The water along the bank was calm and slow beside an assortment of large rocks, bushes and downed trees. My first cast was beside a rock near a bush. The buzzbait scarcely touched the water before a smallmouth jumped on it. I caught three more, plus a big Ozark bass and a longear sunfish.

I stayed with the buzzbait the rest of the day and got plenty of strikes casting at the bank and retrieving perpendicular, but the fish struck tentatively. I caught three more bass out of about 20 strikes, but they were all small. The rest of the group reported small catches, too, in size and number.

Only a sliver of the gravel bar where we usually camp was dry, so we camped at at a different bar about a quarter of a mile upstream on the opposite side of the river. Eldridge, a traditionalist, rued this, but we assured him that the new site was superior, and that we should have camped there all along. Its only detraction was that it was quiet. We loved the other site because of the constant roar of its rapids.

Dinner the first night was, as usual, a feast. Using his secret blend of sauces and seasonings, Kubler grilled hubcap-sized ribeyes to perfection. He also baked potatoes and corn on the cob, wrapped in aluminum foil, in the campfire.

Usually, I eat about a third of one ribeye in one sitting. I nibble on it for the rest of the trip, but I must have worked up an appetite working so hard all day against the current. I consumed the biggest steak and two ears of corn before going to bed.

Daniel was a melancholy presence when the trip began, but his irrepressible spirit lightened the mood. We shared stories about things he did and said on previous trips and recalled facets of his rather peculiar outlook on life.

Every place on that river has a memory of Daniel fishing, swimming, skipping stones, climbing rocks or just sitting on a gravel bar sipping a Mountain Dew. I saw him everywhere, but I embraced the new memories of this and anticipated those to come.

The river fell about 6 inches overnight and cleared somewhat, but it was still too swift to fish with slow-presentation lures. I tried something new, a Zoom fluke on a weighted hook.
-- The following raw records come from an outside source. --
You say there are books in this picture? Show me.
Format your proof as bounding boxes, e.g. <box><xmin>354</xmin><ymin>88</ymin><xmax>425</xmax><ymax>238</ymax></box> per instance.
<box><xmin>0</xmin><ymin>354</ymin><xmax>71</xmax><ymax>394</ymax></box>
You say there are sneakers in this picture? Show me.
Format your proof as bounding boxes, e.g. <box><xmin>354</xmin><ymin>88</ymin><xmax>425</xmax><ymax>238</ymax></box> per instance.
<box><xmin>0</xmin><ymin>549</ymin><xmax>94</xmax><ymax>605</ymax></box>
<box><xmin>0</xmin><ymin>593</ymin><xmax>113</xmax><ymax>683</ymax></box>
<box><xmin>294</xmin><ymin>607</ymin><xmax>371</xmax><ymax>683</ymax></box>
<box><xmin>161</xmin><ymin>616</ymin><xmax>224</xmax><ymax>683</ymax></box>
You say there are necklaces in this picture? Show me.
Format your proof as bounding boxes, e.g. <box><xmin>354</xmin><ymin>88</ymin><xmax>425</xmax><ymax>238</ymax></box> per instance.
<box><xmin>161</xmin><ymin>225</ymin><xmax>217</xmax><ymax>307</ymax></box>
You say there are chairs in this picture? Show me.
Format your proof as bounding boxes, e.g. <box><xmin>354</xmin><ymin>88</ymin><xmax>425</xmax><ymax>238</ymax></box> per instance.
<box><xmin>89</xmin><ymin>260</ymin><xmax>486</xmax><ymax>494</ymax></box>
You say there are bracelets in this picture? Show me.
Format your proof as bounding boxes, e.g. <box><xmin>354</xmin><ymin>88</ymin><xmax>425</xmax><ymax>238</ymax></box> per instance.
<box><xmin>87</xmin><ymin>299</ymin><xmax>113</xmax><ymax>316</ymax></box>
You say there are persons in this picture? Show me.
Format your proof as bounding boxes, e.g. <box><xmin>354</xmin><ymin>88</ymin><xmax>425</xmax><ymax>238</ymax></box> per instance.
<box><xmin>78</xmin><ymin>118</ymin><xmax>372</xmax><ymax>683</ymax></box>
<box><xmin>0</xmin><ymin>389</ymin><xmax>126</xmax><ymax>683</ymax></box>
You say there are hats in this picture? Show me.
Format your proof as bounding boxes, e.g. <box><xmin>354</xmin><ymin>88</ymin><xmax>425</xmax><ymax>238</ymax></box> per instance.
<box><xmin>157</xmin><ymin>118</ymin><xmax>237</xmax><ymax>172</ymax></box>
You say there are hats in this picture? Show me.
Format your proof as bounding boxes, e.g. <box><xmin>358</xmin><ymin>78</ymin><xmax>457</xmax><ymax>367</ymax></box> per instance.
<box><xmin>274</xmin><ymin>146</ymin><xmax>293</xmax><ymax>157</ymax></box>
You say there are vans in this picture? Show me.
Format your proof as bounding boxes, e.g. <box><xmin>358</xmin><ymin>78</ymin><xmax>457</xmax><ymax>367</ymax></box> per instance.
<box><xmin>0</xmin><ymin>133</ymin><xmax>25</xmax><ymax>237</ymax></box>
It fell quickly, and its fast-twitch action was ideal for casting around rocks and submerged wood. I caught two bass, but the current was still too swift to fish it effectively.

Crankbaits were ineffective for the same reason.

Eldridge finally figured out a pattern near the end of the trip. He cast a Zoom lizard into a slow section of a shoal, put down his rod and sat down to eat a ham sandwich. About 10 minutes later, a fish dragged his rod into the water. He recovered it and miraculously managed to set the hook on a 15-inch smallmouth. It was the biggest fish of the trip.

Either it took that long of presentation to provoke a strike, or it took that long for a fish to find the lure.

Near the end, I beached my canoe one last time and uncorked my pressure-cooked grief.

I looked upstream at Pruitt, who beached his canoe and started a fire of dry cane at the edge of a gravel bar. When it burns, it sounds like machine gun fire as it echoes from the bluffs. It was Pruitt’s private tribute, his version of a 21-gun salute.

Weeping bitterly, I turned away and plunged headfirst into the water three times.

When I emerged, my tears were bound for the White River where they will someday meet the Mississippi River, which will carry them to the Gulf of Mexico. There, they will evaporate into the heavens and return to the earth as life-giving rain.

Renewal begins where sorrow ends, and the river was welcome to as much of mine as it wanted.

As I slicked back my hair, I felt clean and free.